§ **Consignes**
**1)** D'après le texte sur le privilège parlementaire, pendant combien de jours avant et après chaque session les tribunaux de l'Ontario appliquent-ils le privilège ?
**2)** Reformulez de manière plus concise, sous forme de liste, le paragraphe du texte sur le privilège parlementaire qui commence par « Afin de s'acquitter de leurs fonctions parlementaires ».
**3)** Rédigez la suite du texte sur le privilège parlementaire à partir de sa dernière phrase.

***** Texte fourni

Les tribunaux n’ont pas toujours souscrit à ce point de vue. En 2003, les tribunaux de la Colombie-Britannique ont été saisis de la question de l’étendue du privilège et ont jugé que le privilège ne s’applique pas au-delà de la session216. En 2007, la Cour d’appel du Québec a confirmé une décision de la Cour supérieure du Québec selon laquelle l’exemption de comparaître comme témoin au cours d’une session parlementaire ne s’applique pas à un député qui est partie à un litige. S’appuyant sur le Parliamentary Privileges Act, 1770 du Royaume-Uni, la Cour a déclaré que les obligations juridiques du député avaient priorité sur ses responsabilités parlementaires. Elle a néanmoins exhorté les parties et les tribunaux à essayer de fixer des dates pour le procès en tenant compte du calendrier parlementaire217.

La situation est différente en Ontario. Les tribunaux de cette province ont établi que le privilège s’applique au cours des 40 jours qui précèdent et suivent chaque session218. Ils ont également déterminé qu’une assignation pour interrogatoire équivaut à une assignation à comparaître comme témoin et que, par conséquent, la période d’exemption de 40 jours précédant et suivant une session parlementaire s’applique219.

De même que dans le cas de l’exemption du devoir de juré, tout haut fonctionnaire de la Chambre ou toute personne tenue de comparaître comme témoin devant la Chambre ou l’un de ses comités est dispensé de l’obligation de comparaître devant un tribunal si ses services sont requis par la Chambre220.

La protection contre l’obstruction, l’ingérence, l’intimidation et la brutalité

Les députés, de par la nature de leur fonction et la variété des travaux qu’ils sont appelés à accomplir, entrent en contact avec un large éventail de personnes et de groupes. Ils sont donc exposés à subir toutes sortes d’ingérences, d’obstructions et d’influences.

Afin de s’acquitter de leurs fonctions parlementaires, les députés doivent pouvoir se livrer à leurs activités parlementaires sans être dérangés. Les voies de fait, les menaces et les insultes à l’égard d’un député au cours des délibérations du Parlement, ou alors qu’il circule dans l’enceinte parlementaire, constituent une atteinte aux droits du Parlement. Toute forme d’intimidation envers un député en raison de ses agissements au cours des délibérations du Parlement peut être considérée comme un outrage221.

**********
***** Enregistrements

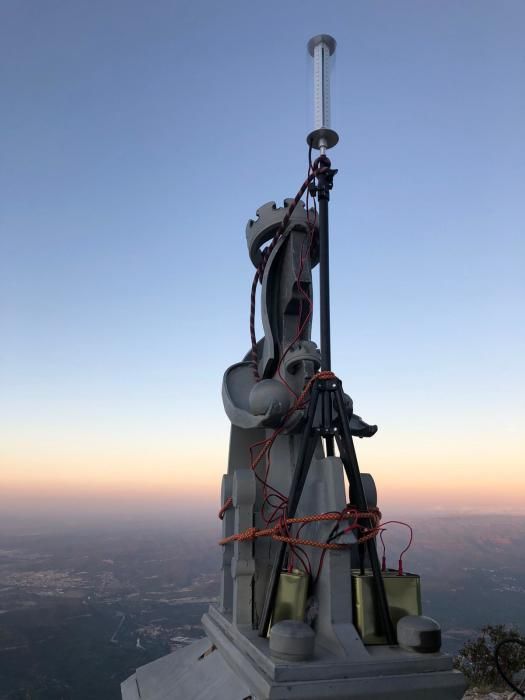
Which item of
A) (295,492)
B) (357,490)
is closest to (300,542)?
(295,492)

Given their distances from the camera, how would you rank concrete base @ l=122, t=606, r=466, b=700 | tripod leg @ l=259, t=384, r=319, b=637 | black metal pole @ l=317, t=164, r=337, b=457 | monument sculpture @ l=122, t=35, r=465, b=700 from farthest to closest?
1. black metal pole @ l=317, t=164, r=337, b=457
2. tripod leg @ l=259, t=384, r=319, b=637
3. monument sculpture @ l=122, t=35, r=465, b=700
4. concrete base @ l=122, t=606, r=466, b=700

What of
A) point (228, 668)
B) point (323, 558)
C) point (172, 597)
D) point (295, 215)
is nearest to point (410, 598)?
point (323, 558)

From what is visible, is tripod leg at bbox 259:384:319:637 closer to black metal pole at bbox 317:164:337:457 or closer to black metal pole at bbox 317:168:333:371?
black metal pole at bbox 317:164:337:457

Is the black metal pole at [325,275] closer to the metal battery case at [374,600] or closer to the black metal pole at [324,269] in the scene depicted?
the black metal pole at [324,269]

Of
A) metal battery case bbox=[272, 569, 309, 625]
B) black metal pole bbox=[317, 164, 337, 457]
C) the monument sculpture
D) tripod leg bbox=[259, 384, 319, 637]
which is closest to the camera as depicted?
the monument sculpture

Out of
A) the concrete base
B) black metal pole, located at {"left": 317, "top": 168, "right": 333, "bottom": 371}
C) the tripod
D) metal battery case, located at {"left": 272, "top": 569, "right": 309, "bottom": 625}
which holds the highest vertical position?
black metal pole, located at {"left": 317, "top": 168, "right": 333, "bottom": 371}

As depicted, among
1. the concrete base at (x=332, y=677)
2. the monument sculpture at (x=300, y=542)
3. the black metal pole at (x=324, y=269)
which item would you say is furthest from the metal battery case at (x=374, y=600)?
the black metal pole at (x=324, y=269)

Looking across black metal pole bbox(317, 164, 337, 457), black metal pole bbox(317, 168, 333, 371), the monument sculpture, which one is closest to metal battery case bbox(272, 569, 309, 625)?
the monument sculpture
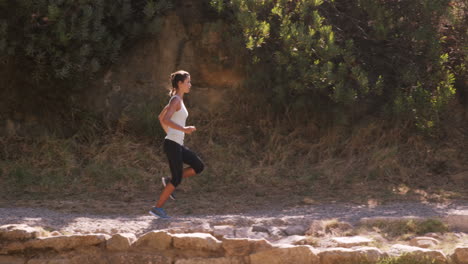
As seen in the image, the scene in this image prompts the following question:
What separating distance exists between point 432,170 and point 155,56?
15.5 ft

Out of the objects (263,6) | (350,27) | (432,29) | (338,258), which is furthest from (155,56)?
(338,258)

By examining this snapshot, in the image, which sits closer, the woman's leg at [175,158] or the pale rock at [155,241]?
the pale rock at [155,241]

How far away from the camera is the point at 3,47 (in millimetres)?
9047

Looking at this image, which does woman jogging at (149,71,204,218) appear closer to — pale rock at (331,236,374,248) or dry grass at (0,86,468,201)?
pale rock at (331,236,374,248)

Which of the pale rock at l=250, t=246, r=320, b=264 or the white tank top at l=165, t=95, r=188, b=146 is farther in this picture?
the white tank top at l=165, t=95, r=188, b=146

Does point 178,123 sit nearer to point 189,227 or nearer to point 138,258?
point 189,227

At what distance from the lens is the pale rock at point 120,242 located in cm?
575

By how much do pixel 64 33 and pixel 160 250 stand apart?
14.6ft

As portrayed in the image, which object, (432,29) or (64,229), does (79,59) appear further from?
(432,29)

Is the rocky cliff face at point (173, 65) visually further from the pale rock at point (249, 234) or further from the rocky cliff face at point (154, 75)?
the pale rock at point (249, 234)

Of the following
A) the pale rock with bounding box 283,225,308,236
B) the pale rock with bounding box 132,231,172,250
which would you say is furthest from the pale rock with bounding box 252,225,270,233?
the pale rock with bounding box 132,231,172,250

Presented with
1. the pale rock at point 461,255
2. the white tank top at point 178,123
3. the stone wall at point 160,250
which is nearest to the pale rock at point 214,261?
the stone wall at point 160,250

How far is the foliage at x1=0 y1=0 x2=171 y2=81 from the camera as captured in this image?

**********

§ **Réponses attendues**
**1)** Pendant les 40 jours qui précèdent et les 40 jours qui suivent chaque session.

**2)**
- Les députés doivent pouvoir exercer leurs activités parlementaires sans être dérangés.
- Les voies de fait, menaces et insultes visant un député pendant les délibérations du Parlement ou dans l'enceinte parlementaire portent atteinte aux droits du Parlement.
- L'intimidation d'un député en raison de ses agissements au cours des délibérations peut constituer un outrage.

**3)**
La loi traite de certaines questions de ce genre, notamment du trafic d’influence, de l’acceptation de pots-de-vin et des tractations électorales malhonnêtes222. Au fil des ans, des députés ont régulièrement porté à l’attention de la Chambre des cas où, selon eux, il y avait eu tentative d’obstruction, de nuisance, d’ingérence, d’intimidation ou de brutalité à leur endroit ou à l’endroit de leur personnel ou de personnes qui avaient affaire à eux ou à la Chambre. Strictement parlant, de tels actes sont considérés comme des outrages à l’autorité de la Chambre et non comme des atteintes aux privilèges223. Comme ces questions sont étroitement liées au droit de la Chambre de bénéficier des services de ses députés, elles sont toutefois souvent considérées comme des atteintes aux privilèges.

La présidence a régulièrement réaffirmé que la Chambre se devait de protéger contre toute intimidation, obstruction ou ingérence son droit de bénéficier des services de ses députés. Le Président Lamoureux a signalé, dans une décision rendue en 1973, qu’il n’hésitait pas à affirmer que « […] le privilège parlementaire comprend le droit pour un député de s’acquitter de ses fonctions de représentant élu sans avoir à subir aucune menace ou tentative d’intimidation224 ». Comme l’a fait observer le Président Bosley en 1986 :

Si un député est gêné ou entravé dans l’accomplissement de ses fonctions parlementaires par des menaces, des intimidations, des tentatives de corruption ou d’autres comportements inacceptables, c’est une violation de privilège. Si un député pouvait dire que quelque chose l’a empêché de remplir ses fonctions, qu’il a été menacé, intimidé ou indûment influencé, la présidence prendrait l’affaire en considération225.

Dans une décision sur une autre question de privilège, le Président Bosley a en outre fait observer que la menace ou tentative d’intimidation ne saurait être hypothétique ; elle doit être réelle ou avoir été faite226.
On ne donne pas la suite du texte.